=== Section Start ===

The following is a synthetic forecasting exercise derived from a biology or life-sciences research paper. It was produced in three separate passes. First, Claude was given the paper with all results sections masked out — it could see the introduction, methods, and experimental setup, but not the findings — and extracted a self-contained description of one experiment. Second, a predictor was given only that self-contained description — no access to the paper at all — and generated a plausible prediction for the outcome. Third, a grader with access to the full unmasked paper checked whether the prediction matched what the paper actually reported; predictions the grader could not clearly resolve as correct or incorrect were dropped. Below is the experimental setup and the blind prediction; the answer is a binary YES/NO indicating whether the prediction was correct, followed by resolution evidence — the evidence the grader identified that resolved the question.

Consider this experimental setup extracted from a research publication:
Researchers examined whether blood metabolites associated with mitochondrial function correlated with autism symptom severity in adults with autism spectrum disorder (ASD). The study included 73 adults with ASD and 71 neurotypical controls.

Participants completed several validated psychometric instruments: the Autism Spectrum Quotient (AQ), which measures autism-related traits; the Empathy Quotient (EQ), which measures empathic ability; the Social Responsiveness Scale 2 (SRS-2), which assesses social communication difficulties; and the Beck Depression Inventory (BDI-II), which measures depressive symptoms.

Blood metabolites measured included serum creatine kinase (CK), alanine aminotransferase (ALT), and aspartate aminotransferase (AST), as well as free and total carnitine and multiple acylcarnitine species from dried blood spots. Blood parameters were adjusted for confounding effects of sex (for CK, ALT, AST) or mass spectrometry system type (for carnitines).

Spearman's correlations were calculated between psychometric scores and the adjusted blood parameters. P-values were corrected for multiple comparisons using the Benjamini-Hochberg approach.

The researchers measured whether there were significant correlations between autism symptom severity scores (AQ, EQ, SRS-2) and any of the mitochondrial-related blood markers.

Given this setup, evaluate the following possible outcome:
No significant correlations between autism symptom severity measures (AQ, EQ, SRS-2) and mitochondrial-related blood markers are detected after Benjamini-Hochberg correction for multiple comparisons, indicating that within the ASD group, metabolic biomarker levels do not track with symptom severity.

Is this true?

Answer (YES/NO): NO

=== Section End ===

_Exercise aim_.
Go through the listing above and return each line where the word "outcome" occurs.

_Task result_.
The following is a synthetic forecasting exercise derived from a biology or life-sciences research paper. It was produced in three separate passes. First, Claude was given the paper with all results sections masked out — it could see the introduction, methods, and experimental setup, but not the findings — and extracted a self-contained description of one experiment. Second, a predictor was given only that self-contained description — no access to the paper at all — and generated a plausible prediction for the outcome. Third, a grader with access to the full unmasked paper checked whether the prediction matched what the paper actually reported; predictions the grader could not clearly resolve as correct or incorrect were dropped. Below is the experimental setup and the blind prediction; the answer is a binary YES/NO indicating whether the prediction was correct, followed by resolution evidence — the evidence the grader identified that resolved the question.
Given this setup, evaluate the following possible outcome:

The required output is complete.